■ What you are asked to do
Transcribe from the forum comment below about Venice's Japanese twin city the section starting at "Comment by Pamar" and ending at "about European Culture).".

■ Passage for review
<<<<

Comment by Pamar

6 days ago

Partially OT:

Yesterday I asked Chat GPT which was the Japanese Twin City for Venice (Italy). This was just a quick offhand question because I needed the answer for a post on IG, so not exactly a death or life situation.

Answer: Kagoshima. It also added that the "twin status" was officially set in 1965, and that Kagoshima was the starting point for the Jesuit Missionary Alessandro Valignano in his attempt to proselitize Japanese people (to Catholicism, and also about European Culture).

I never heard of Kagoshima, so I googled for it. And discovered it is the twin city of Neaples :/

So I then googled for "Venice Japanese Twin City" and got: Hiroshima. I doublechecked this then I went back to ChatGPT and wrote:

"Kagoshima is the Twin City for Neaples.".

This triggered a websearch and finally it wrote back:

"You are right, Kagoshima is Twin City of Neaples since 1960."

Then it added "Regarding Venice instead, the twin city is Hiroshima, since 2023".

So yeah, a Library of Alexandria that you can count on as long as you have another couple of libraries to doublechek whatever you get from it. Note also that this was very straightforward question, there is nothing to "analyze" or "interpret" or "reason about". And yet the answer was completely wrong, the first date was incorrect even for Neaples (actually the ceremony was in May 1960) and the extra bits about Alessandro Valignano are not reported anywhere else: Valignano was indeed a Jesuit and he visited Japan multiple times, but Kagoshima is never mentioned when you google for him or if you check his wikipedia page.

You may understand how I remain quite skeptical for any application which I consider "more important than an IG title".

Claude 4 Opus:

> Venice, Italy does not appear to have a Japanese twin city or sister city. While several Japanese cities have earned the nickname "Venice of Japan" for their canal systems or waterfront architecture, there is no formal sister city relationship between Venice and any Japanese city that I could find in the available information

I think GPT-4o got it wrong in your case because it searched Bing, and then read only fragments of the page ( https://en.wikipedia.org/wiki/List_of_twin_towns_and_sister_... ) to save costs for processing "large" context

  • I am Italian, and I have some interest in Japanese history/culture.

>>>>

■ Given entries
<<<<

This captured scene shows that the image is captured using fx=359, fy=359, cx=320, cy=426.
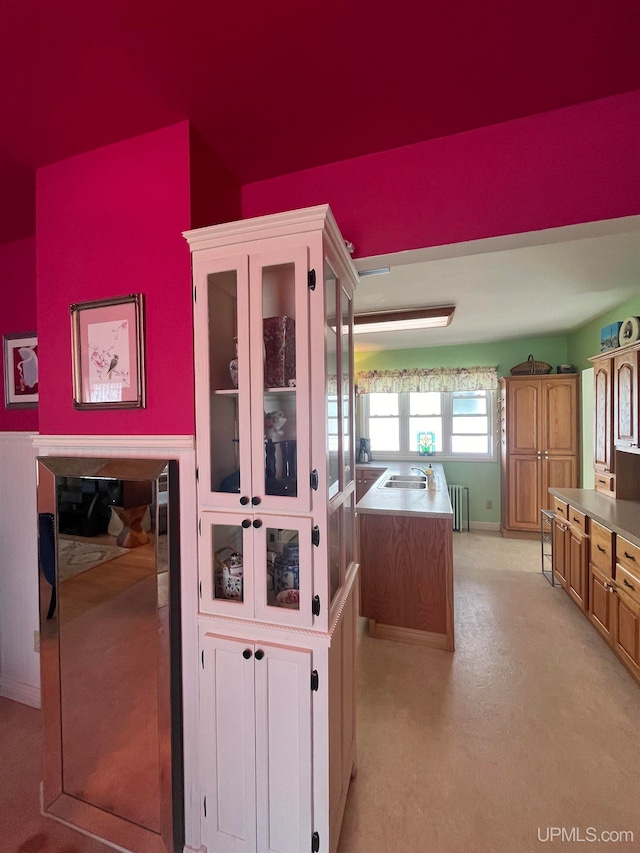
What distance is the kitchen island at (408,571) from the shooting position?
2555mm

>>>>
<<<<

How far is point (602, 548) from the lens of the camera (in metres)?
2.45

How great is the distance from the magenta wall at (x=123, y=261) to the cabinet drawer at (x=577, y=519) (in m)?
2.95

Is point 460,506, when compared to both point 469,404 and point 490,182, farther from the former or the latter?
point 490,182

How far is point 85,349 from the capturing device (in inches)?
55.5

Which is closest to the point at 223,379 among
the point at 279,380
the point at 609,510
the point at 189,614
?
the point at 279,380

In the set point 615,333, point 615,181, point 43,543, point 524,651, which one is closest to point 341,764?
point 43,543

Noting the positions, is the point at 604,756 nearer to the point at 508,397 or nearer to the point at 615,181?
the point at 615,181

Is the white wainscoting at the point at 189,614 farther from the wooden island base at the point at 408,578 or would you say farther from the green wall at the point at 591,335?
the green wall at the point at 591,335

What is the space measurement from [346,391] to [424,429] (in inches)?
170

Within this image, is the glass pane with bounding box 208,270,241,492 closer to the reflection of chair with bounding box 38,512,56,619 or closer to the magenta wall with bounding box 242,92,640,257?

>>>>

■ Reply to the task
Comment by Pamar

6 days ago

Partially OT:

Yesterday I asked Chat GPT which was the Japanese Twin City for Venice (Italy). This was just a quick offhand question because I needed the answer for a post on IG, so not exactly a death or life situation.

Answer: Kagoshima. It also added that the "twin status" was officially set in 1965, and that Kagoshima was the starting point for the Jesuit Missionary Alessandro Valignano in his attempt to proselitize Japanese people (to Catholicism, and also about European Culture).